Hydration Review: Camelbak

I really wanted to find a solution for my hot water drinks during my long runs, and decided it was time to give the Camelbak a try.  I used a Camelbak for ages while biking to work, and I love it, but the one I use for biking definitely does not stay put for a run.

I had a 20% off coupon at City Sports about to expire, so I caved and bought the Camelbak Annadel, which is a women-specific design (the “Fairfax” model is the male version of the Annadel).

I took it out for my first run last week, when I had the 3 miles to run home.  It bounced a bit at first, but after a couple of adjustments on the straps (and the so-not-flattering chest strap), it stopped bouncing.

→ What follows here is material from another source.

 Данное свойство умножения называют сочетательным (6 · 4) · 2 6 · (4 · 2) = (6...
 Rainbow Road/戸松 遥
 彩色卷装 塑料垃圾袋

On Saturday, it was the “real” test, since I was out for 9 miles.  Again, it didn’t bother me at all, except one of the straps had to be further adjusted as it was touching my neck and started irritating me.  My friend had warned me of chaffing with it, but I had no issues at all, even with the strap that kept hitting my neck (I was able to fix it once I got home).

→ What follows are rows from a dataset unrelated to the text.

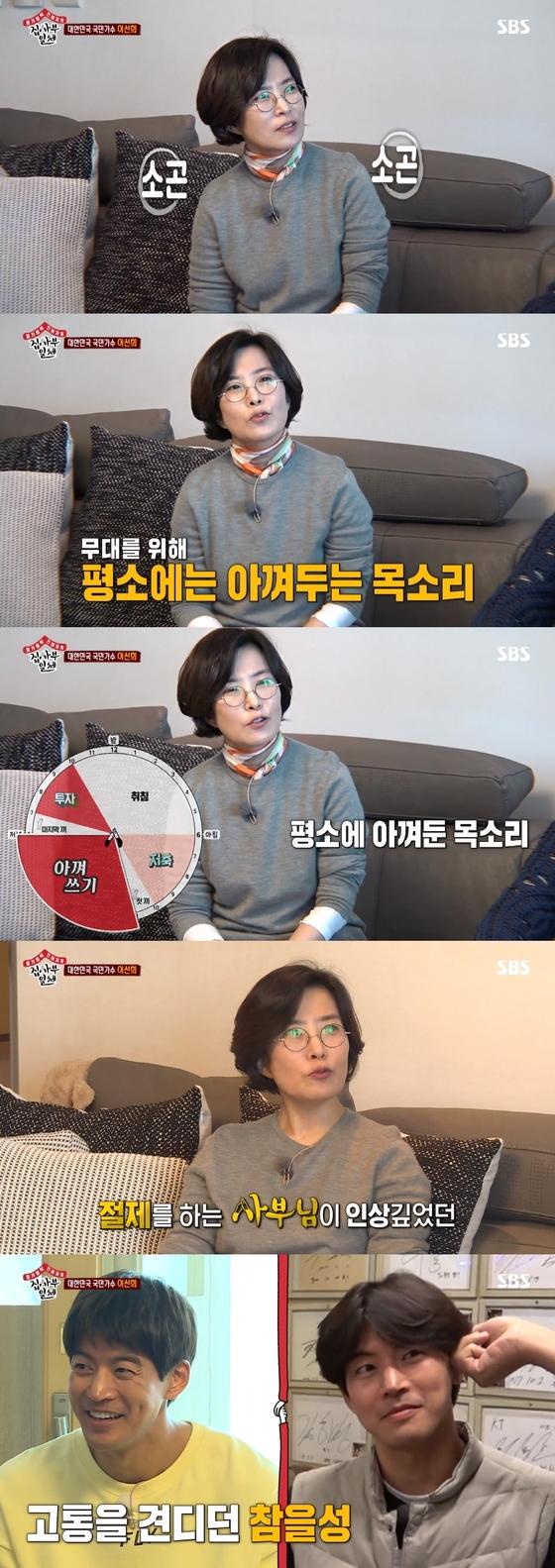 """'집사부일체' 이선희, 집 공개에 긴장 """"이승기만 믿는다"""""""
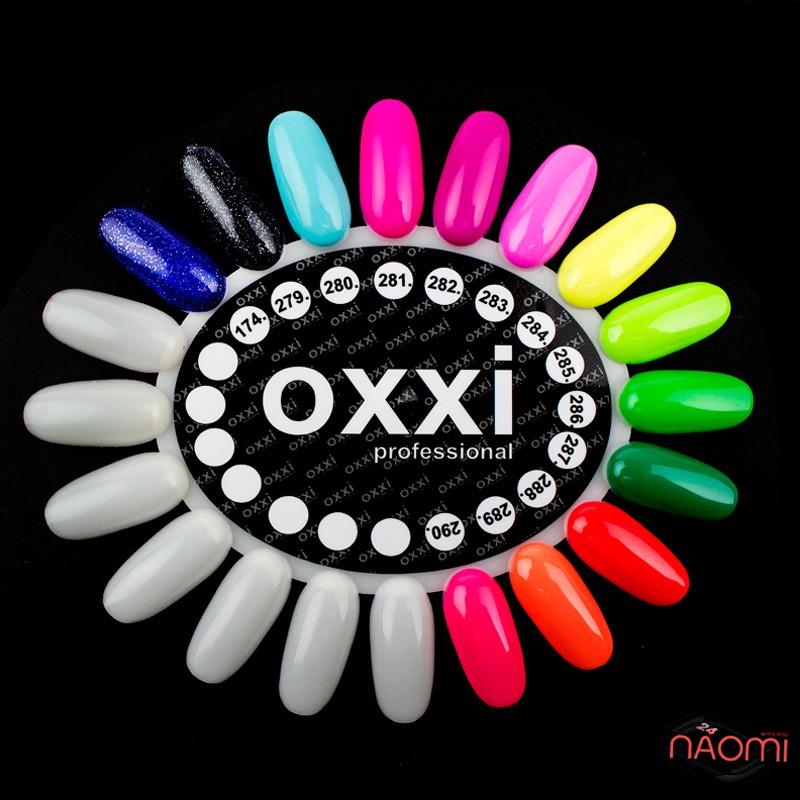 Гель-лак Oxxi Professional 281 розовая фуксия, 10 мл, фото 2, 135.00 грн.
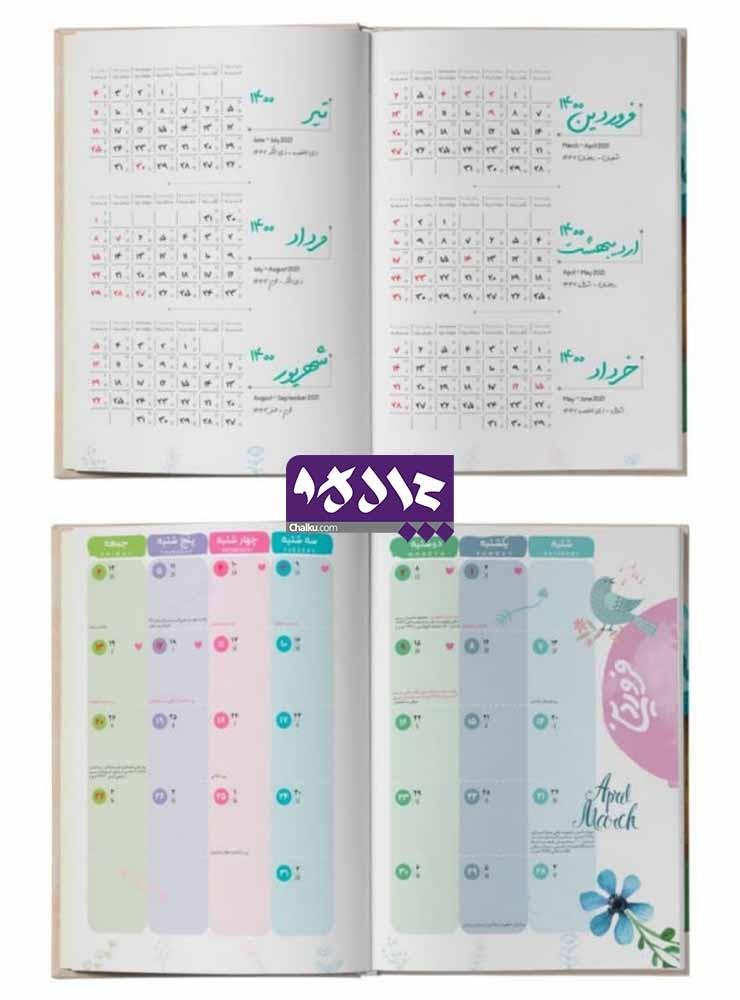 تقویم و پلنر رنگی سال 1400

The Camelbak Annadel is slim, doesn’t weigh much, and it still has two generous pockets for storing gear.  The bottom pocket fits plenty of Gu, and it’s somewhat accessible while running.  The vertical zipper pocket has two smaller mesh pockets inside (it fit my phone, keys, wallet in it fine), as well as a key holder hook.  I wish the bottom pocket had two zippers, as it would be easier to get things in and out that way.  But no such luck.

It also fits 10 extra ounces of water compared to the Nathan water belt (or 20 more compared to the FuelBelt).

The good?  I thought something on my back would bug the hell out of me, but the weight of it bothered me less than the weight of the water belt on my hips.  It’s not like I couldn’t tell it was there, I could, but it wasn’t enough for it to bug me.  At first I didn’t know what to do with the straw that kept swinging all over the place, my other Camelbak has a little hook for it and this one doesn’t.  I ended up just looping next to the chest buckle and it was fine and still easily accessible.

Also, remember how I said that with the water belts I’m drinking hot water midway through my run?  I had no issue with the Camelbak.  Sure, the water wasn’t cold after a while, but it wasn’t hot either.  Definitely drinkable.

The bad?  I have another camelbak for biking and it takes me two seconds to fill up the water reservoir, I lift up the cover, and the cap is right there.  This one I actually have to take the reservoir mostly OUT of the backpack, fill it up then stuff it back in, which takes longer, and it’s a hassle.

Also, like all the Camelbaks out there, you have to bite on the straw to suck the water out.  The water comes out easily once you suck it in, but you know how hard it is to run, breathe and suck?  Yep, I got no such multitasking talent.  It messed up my breathing big time.  I think I’ll be forced to slow down a couple of steps every time I want to take a sip of water.

The other bad thing that I had never considered?  The bottles from the water belt are see-through, you know exactly how much water you have, and you can drink accordingly.  Imagine my surprise that an hour into my run I had run out of water!  With the Camelbak there is no warning.  I drank 50 oz of water in an hour, was still thirsty, but there was nothing I could do.  If I knew, I would have drank my water slowly, but there’s no way for you to know how much water you have left, so you can ration your water as needed.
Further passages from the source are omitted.